Nuclear Thermal Propulsion
Nuclear Thermal Propulsion was resuscitated in the 2010s by the efforts at USNC to deliver more capable fuels and designs that use LEU and HALEU rather than military HEU. The work continues.
www.usnc.com
Scale that up to 40t and you have 100MWe. FEL lasers up to 30% efficiency are possible.
So that's 30MW from 100MWe.
Now 2 points of note:
1. FELs are frequency tuneable.
2. At 351nm there is an atmospheric window (near-UV):
3. The shorter wavelength also allows for better focusing of the beam relative to antennae size (as per radars).

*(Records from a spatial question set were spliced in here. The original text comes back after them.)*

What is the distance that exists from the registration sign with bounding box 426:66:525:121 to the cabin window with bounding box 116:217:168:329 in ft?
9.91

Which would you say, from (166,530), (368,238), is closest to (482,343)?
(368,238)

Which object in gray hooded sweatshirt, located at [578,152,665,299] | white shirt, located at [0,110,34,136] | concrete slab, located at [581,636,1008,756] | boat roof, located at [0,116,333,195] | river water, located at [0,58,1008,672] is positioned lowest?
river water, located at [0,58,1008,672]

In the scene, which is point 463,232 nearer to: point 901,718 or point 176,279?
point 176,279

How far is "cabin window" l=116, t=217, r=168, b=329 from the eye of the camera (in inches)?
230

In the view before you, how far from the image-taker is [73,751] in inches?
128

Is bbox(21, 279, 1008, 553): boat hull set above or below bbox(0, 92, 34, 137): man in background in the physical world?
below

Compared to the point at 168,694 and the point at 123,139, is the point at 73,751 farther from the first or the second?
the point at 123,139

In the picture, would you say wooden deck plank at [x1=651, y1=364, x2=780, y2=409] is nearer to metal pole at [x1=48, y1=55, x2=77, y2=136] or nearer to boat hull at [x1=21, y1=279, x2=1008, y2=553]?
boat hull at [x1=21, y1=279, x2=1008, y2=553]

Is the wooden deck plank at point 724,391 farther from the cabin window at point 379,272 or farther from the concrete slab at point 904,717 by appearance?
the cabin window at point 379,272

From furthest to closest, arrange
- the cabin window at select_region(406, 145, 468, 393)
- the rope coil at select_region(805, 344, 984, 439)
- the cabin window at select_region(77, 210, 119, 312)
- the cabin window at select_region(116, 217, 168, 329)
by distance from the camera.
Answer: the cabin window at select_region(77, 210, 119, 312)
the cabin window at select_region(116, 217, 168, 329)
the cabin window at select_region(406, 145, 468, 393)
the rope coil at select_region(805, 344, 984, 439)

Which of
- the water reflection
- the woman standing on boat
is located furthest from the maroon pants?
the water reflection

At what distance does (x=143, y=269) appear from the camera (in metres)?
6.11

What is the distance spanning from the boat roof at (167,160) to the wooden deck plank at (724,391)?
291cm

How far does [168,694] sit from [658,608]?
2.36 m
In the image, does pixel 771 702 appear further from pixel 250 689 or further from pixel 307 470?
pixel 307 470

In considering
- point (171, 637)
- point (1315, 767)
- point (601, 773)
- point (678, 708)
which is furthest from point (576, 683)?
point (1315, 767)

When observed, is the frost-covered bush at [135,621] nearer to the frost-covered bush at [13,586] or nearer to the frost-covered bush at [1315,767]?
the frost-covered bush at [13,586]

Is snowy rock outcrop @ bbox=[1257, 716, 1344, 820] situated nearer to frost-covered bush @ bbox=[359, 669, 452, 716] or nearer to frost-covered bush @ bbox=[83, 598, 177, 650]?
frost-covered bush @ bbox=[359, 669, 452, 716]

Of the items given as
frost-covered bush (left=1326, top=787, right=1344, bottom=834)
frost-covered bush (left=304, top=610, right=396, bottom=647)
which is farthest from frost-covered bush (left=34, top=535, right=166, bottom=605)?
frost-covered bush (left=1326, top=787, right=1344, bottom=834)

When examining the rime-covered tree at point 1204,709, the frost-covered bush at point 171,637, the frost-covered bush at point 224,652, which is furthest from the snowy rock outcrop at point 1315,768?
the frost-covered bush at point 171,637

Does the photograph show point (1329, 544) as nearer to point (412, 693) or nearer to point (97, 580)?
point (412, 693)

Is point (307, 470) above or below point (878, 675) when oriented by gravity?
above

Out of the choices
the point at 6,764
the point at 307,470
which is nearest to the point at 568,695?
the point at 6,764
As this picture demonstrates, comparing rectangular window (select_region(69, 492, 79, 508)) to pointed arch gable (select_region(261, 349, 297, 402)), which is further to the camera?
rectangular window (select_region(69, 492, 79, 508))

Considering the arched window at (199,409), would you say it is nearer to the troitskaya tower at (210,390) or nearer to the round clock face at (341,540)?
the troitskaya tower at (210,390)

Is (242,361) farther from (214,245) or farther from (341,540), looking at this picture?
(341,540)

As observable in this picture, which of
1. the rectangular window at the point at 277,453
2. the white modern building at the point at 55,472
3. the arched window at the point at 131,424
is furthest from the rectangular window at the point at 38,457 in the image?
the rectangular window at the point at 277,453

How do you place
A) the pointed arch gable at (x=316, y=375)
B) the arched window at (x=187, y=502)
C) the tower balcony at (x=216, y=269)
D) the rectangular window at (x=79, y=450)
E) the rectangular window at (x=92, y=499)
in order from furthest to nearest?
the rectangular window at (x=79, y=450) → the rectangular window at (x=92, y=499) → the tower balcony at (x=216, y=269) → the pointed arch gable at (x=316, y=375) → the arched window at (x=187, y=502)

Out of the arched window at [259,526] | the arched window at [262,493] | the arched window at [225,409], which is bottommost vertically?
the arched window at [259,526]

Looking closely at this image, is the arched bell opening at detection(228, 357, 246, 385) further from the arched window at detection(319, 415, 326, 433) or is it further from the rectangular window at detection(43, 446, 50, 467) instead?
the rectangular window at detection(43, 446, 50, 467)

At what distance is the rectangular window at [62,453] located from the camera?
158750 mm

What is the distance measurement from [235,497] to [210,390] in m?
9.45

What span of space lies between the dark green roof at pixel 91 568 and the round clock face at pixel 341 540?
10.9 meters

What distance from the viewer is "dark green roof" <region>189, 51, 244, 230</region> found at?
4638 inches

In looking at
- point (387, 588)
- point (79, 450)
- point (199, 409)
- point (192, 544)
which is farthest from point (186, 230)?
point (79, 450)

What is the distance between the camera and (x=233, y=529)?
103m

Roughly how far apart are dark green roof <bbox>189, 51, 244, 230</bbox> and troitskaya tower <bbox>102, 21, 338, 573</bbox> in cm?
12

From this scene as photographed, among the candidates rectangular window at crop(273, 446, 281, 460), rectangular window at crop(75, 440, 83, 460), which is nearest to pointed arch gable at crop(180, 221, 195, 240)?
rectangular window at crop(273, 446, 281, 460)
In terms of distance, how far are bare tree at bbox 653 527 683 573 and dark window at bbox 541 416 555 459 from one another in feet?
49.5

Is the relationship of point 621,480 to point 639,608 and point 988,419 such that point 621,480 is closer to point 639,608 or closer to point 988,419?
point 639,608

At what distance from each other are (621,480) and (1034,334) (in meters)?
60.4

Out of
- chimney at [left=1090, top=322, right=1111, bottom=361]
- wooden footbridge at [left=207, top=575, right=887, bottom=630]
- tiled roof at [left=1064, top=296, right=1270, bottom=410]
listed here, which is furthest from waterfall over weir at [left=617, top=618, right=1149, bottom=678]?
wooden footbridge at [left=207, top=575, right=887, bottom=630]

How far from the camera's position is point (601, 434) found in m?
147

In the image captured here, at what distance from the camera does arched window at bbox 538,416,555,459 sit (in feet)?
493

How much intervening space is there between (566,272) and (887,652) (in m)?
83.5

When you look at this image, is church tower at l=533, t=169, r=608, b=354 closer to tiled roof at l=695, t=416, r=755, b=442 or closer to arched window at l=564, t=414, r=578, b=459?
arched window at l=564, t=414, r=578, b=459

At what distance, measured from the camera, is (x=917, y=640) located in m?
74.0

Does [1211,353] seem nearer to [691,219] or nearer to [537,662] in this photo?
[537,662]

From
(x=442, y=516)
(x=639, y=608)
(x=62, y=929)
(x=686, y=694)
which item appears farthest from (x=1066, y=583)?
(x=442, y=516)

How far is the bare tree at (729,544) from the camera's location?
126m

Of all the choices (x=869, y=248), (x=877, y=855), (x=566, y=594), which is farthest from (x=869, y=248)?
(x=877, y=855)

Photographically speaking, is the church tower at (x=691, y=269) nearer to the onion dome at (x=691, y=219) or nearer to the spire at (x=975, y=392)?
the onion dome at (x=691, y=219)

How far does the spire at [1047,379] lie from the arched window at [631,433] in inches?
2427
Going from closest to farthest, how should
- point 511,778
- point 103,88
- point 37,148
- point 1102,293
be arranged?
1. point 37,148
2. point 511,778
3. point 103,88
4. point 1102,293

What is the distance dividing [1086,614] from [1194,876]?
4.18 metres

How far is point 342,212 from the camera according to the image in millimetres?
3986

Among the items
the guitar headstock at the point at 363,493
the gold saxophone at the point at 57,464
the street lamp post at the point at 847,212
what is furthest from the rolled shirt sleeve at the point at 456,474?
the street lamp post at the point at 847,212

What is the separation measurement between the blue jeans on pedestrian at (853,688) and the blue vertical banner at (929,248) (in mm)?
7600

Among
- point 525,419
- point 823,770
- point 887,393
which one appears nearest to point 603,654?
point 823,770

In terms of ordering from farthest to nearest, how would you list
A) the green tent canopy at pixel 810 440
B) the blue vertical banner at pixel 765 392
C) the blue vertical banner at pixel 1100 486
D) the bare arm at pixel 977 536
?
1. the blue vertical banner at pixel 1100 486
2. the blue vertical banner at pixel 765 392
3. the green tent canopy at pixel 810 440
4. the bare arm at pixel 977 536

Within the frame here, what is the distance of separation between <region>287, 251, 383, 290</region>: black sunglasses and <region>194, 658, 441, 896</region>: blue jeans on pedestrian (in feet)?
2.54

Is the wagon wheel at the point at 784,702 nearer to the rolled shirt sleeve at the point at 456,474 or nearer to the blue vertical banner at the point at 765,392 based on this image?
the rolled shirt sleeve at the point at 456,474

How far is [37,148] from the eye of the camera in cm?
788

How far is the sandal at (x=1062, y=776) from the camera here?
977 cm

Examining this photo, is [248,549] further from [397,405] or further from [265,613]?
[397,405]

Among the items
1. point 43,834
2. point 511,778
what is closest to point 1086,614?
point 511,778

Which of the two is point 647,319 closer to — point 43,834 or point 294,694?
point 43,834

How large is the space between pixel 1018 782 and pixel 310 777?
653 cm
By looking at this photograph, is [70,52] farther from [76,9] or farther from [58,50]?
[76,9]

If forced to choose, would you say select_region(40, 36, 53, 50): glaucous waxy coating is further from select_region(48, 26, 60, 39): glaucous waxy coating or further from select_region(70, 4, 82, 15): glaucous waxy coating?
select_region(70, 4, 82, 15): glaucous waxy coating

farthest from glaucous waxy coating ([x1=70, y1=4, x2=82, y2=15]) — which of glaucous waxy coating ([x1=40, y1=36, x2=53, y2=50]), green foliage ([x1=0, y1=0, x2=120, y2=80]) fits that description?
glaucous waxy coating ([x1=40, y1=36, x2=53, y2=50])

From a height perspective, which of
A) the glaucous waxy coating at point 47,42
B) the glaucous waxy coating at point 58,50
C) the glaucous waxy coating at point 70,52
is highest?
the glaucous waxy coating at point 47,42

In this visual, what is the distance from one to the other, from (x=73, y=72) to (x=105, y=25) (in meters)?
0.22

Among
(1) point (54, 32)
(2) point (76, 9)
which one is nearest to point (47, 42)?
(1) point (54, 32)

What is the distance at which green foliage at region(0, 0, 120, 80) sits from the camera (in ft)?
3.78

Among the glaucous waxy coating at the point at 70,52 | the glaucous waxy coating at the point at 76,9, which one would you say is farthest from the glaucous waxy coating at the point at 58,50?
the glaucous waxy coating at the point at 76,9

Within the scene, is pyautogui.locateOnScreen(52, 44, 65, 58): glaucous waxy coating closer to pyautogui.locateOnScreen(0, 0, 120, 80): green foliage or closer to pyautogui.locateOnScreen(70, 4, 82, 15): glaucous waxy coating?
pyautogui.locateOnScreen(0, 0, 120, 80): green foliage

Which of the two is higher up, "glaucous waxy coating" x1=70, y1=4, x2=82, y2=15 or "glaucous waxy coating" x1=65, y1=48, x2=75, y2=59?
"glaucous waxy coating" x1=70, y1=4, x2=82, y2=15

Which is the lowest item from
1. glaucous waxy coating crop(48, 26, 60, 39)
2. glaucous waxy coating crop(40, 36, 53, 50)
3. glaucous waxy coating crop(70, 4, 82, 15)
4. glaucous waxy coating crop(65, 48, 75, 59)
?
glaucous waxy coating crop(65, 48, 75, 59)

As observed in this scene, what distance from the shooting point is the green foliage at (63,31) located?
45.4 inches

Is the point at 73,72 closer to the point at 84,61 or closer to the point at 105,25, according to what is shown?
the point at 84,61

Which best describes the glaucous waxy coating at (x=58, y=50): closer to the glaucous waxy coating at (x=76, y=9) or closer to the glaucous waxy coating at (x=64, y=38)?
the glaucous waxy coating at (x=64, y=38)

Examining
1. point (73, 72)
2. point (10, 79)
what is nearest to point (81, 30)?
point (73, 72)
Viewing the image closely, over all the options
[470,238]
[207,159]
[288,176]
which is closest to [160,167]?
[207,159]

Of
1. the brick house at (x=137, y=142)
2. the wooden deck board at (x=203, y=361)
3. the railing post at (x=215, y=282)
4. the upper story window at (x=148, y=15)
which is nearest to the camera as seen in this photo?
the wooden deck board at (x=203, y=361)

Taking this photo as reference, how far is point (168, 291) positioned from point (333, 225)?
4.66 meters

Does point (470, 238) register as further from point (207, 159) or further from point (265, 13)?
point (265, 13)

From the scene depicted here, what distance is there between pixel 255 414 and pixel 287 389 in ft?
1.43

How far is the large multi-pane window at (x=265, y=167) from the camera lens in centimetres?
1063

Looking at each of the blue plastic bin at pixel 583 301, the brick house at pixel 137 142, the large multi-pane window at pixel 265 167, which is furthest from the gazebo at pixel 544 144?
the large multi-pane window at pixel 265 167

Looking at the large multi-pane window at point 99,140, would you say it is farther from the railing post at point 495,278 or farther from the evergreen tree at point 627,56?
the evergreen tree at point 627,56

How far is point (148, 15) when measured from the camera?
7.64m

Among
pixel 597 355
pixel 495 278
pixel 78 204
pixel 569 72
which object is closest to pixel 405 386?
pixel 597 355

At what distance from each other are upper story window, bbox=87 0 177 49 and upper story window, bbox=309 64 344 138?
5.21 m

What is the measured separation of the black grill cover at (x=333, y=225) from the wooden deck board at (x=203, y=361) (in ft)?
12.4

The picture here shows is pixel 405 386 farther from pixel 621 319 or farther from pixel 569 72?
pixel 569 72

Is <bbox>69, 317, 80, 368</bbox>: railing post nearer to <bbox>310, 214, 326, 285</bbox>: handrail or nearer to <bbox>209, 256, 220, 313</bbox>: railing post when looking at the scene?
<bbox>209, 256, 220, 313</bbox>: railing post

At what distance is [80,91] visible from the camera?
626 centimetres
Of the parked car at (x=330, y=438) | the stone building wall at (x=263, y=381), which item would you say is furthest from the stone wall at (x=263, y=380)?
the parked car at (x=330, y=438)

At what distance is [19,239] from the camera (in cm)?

4. The air is most dense at sea level, so 1MW gives you only about 10km (https://sgp.fas.org/crs/weapons/R41526.pdf) when using a longer wavelength laser, which produces a thicker beam. A satellite would fire down through space and thin atmosphere, the air below 10km altitude would probably produce more absorption than the air between 10-100km altitude, and 2MW is effective at 300km in space (http://www.projectrho.com/public_ht...aser_Bombardment--Martin_Marietta_Zenith_Star). So overall absorption would be minimal relative to a 30MW beam.
5. Al isn't that great a reflector. And after converting to gaseous phase after absorbing 30% of the remaining radiation (still of the order of tens of MW) it will be a very poor reflector indeed.
Case in point, lasers are used for machining Al. It's only a problem at longer wavelengths.